Stored data:
== == ==
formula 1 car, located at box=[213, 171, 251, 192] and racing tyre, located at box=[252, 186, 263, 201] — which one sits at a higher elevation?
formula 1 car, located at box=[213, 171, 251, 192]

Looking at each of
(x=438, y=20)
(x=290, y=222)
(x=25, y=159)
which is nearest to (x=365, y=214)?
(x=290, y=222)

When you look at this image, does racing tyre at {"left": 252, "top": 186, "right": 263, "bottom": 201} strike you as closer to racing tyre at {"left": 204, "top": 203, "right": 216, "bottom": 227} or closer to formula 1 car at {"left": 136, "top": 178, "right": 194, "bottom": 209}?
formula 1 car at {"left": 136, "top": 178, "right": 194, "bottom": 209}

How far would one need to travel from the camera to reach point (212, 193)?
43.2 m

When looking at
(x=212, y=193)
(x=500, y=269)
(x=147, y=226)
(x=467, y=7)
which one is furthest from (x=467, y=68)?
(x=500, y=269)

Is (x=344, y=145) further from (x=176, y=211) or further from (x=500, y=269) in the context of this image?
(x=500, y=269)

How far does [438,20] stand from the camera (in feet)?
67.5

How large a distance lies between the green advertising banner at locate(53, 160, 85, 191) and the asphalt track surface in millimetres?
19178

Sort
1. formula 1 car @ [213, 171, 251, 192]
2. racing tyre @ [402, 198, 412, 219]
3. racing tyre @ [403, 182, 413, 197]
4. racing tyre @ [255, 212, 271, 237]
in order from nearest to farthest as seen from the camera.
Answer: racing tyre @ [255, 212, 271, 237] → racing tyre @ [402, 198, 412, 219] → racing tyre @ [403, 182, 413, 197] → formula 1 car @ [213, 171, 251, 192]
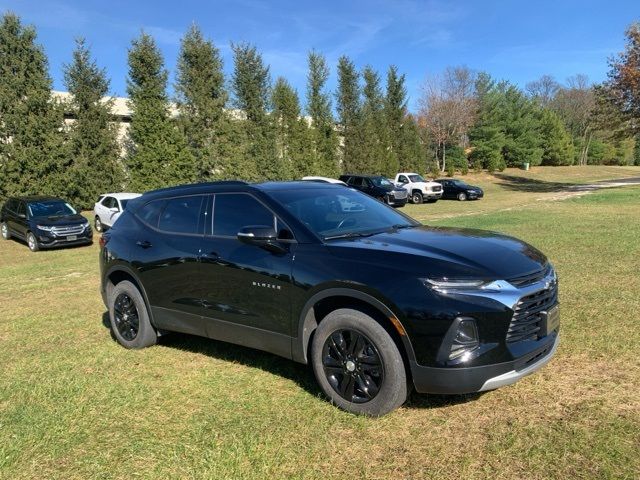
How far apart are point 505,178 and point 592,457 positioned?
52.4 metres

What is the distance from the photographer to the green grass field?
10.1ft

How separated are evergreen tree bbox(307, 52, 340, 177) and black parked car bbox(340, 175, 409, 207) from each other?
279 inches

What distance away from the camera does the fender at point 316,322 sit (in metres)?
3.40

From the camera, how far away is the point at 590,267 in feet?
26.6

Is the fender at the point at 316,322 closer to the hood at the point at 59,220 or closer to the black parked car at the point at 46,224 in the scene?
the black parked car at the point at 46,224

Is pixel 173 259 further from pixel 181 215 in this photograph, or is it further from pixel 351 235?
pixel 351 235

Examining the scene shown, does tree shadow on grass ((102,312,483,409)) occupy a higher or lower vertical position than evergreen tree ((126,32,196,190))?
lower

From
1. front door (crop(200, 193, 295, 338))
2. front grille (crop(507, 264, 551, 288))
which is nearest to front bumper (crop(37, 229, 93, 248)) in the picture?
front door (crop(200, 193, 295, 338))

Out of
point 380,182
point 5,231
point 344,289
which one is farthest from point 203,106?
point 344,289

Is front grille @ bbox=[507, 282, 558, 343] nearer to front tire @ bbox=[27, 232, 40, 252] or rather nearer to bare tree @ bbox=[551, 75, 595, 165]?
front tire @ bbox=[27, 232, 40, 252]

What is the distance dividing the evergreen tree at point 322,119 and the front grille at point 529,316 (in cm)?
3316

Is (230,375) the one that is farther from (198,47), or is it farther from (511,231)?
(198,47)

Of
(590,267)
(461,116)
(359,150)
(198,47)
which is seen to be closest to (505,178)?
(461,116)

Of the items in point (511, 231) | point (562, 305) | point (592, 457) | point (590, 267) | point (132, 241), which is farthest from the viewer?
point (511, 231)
== == ==
Write out the records above exactly as they appear, leaving out any pictures.

**Final answer**
formula 1 car, located at box=[213, 171, 251, 192] and racing tyre, located at box=[252, 186, 263, 201] — which one sits at a higher elevation?
formula 1 car, located at box=[213, 171, 251, 192]

Looking at each of
(x=438, y=20)
(x=290, y=222)
(x=25, y=159)
which is nearest to (x=365, y=214)?
(x=290, y=222)

When you look at this image, does racing tyre at {"left": 252, "top": 186, "right": 263, "bottom": 201} strike you as closer to racing tyre at {"left": 204, "top": 203, "right": 216, "bottom": 227} or closer to formula 1 car at {"left": 136, "top": 178, "right": 194, "bottom": 209}?
formula 1 car at {"left": 136, "top": 178, "right": 194, "bottom": 209}

How far would one need to travel from the camera to reach point (212, 193)?
43.2 m

When looking at
(x=212, y=193)
(x=500, y=269)
(x=147, y=226)
(x=467, y=7)
which one is furthest from (x=467, y=68)?
(x=500, y=269)

Is (x=344, y=145) further from (x=176, y=211) or further from (x=500, y=269) in the context of this image?
(x=500, y=269)

How far does [438,20] stand from the camera (in feet)?
67.5

How large a distance lies between the green advertising banner at locate(53, 160, 85, 191) and the asphalt track surface in millimetres?
19178

Sort
1. formula 1 car @ [213, 171, 251, 192]
2. racing tyre @ [402, 198, 412, 219]
3. racing tyre @ [403, 182, 413, 197]
4. racing tyre @ [255, 212, 271, 237]
in order from nearest to farthest as seen from the camera.
Answer: racing tyre @ [255, 212, 271, 237] → racing tyre @ [402, 198, 412, 219] → racing tyre @ [403, 182, 413, 197] → formula 1 car @ [213, 171, 251, 192]
How far apart are point 505,178 and point 592,457 positioned?
52.4 metres

What is the distance from the photographer to the green grass field?
10.1ft

How separated are evergreen tree bbox(307, 52, 340, 177) and black parked car bbox(340, 175, 409, 207) from each other?
279 inches

What distance away from the camera does the fender at point 316,322 sit (in metres)?
3.40

From the camera, how far away is the point at 590,267 in feet?
26.6

Is the fender at the point at 316,322 closer to the hood at the point at 59,220 or closer to the black parked car at the point at 46,224 in the scene?
the black parked car at the point at 46,224

Is pixel 173 259 further from pixel 181 215 in this photograph, or is it further from pixel 351 235?
pixel 351 235

Examining the scene shown, does tree shadow on grass ((102,312,483,409)) occupy a higher or lower vertical position than evergreen tree ((126,32,196,190))?
lower

From
1. front door (crop(200, 193, 295, 338))
2. front grille (crop(507, 264, 551, 288))
which is nearest to front bumper (crop(37, 229, 93, 248)) in the picture?
front door (crop(200, 193, 295, 338))

Out of
point 380,182
point 5,231
point 344,289
which one is farthest from point 203,106?
point 344,289

Is front grille @ bbox=[507, 282, 558, 343] nearer to front tire @ bbox=[27, 232, 40, 252] or rather nearer to bare tree @ bbox=[551, 75, 595, 165]?
front tire @ bbox=[27, 232, 40, 252]

What is the distance dividing the evergreen tree at point 322,119 and the front grille at point 529,316 (in cm)?
3316

Is (230,375) the one that is farther from (198,47), or is it farther from (511,231)?
(198,47)

Of
(590,267)
(461,116)
(359,150)
(198,47)
which is seen to be closest to (505,178)?
(461,116)

Of the items in point (511, 231) | point (562, 305) | point (592, 457) | point (590, 267) | point (132, 241), which is farthest from the viewer?
point (511, 231)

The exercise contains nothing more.